• List of tasks:
a: In the forum thread on snaps versus carabiners, why does one poster put a carabiner rather than a snap on the adjuster end of the lanyard?
b: Resume the forum thread on snaps versus carabiners, starting right after its final sentence.

# Snap or carabiners



## futbalfantic (Nov 11, 2013)

For a flip line? Why?

Second note, why no screw gates for life lines


Sent from my iPad using Tapatalk HD


----------



## ATH (Nov 11, 2013)

I use snaps on the end I clip and unclip - I like the ones that take the extra step to open (slide piece down, push in back, open---as opposed to push back and open). Because the closed eye of the snap keeps the spliced eye of the lanyard in place nicely.

The end with the adjuster has a carabiner because the closed eye of a snap would not go through the ART positioner.


----------



## CanopyGorilla (Nov 12, 2013)

Screw gates pose the risk of slowly un-locking through rubbing or vibration. ANSI says only triple locking for life support. I use snap for flip line just cause I'm used to it.


----------



## sgreanbeans (Nov 12, 2013)

Snaps, they are quicker. You can one hand it pretty easy, where as a biner, although can be done, sometimes ya gotta use 2. I have biners on my Grillion as it has fixed eyes on the line. I keep debating on cutting them off and tying in snaps. Most of the time it just sits in the truck and I grab my 2n1. Another thought against screw gates is that they if loaded against the gate, if the line is run through it and against the lock, it can unscrew. I have never had this happen and use screw gates on some rigging stuff. But only use triples for life support. Not saying that I wouldn't use a nice screw gate again. Used them for years with no problems as so many others have as well. Freak accidents do happen, so switching over to 3locks is just a force multiplier for your safety. I am sure you know this but just in case, use the aluminum ones. I have some steel ones and oh man! They are heavy!

• The data:
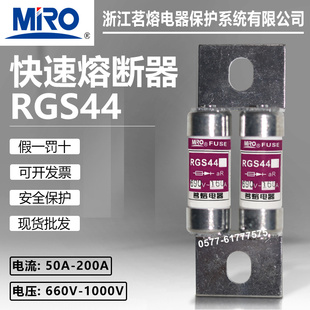 140A 690V 150A 160A 200A快速熔断器 茗熔保险RGS44 175A 660V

• Written responses:
a: The closed eye of a snap would not go through the ART positioner.

b:
----------



## RandomWoodsman (Nov 12, 2013)

I use carabiners on the components of my split tail and hitchclimber pulley set up because that is what they are designed to use also even with a traditional blakes set up ill use a biner because it slides on the bridge of my saddle better. I use snaps on my flipline because thats what it came with but im going to switch to a rock O carabiner with the removable lanyard pin. Doin this because i can get replacement lanyards for cheaper and not have a pile of snaps from old lanyards hanging around. I am able to manipulate the rock exotica carabiners one handed because they are a pull down and twist instead of a push up and twist.


----------



## Limbrat (Nov 12, 2013)

Biners are a pain in comparison to a snap when clipping and unclipping. I LIKE the weight of a steel snap on the free end of my flipline as I can flip it around the trunk much easier. Just watch your teeth! I have biners on the adjuster side of my flip lines, but they never come off while I'm in the tree. I have a bunch of locking snaps and use the steel ones for light to medium rigging as well.


----------



## miko0618 (Nov 12, 2013)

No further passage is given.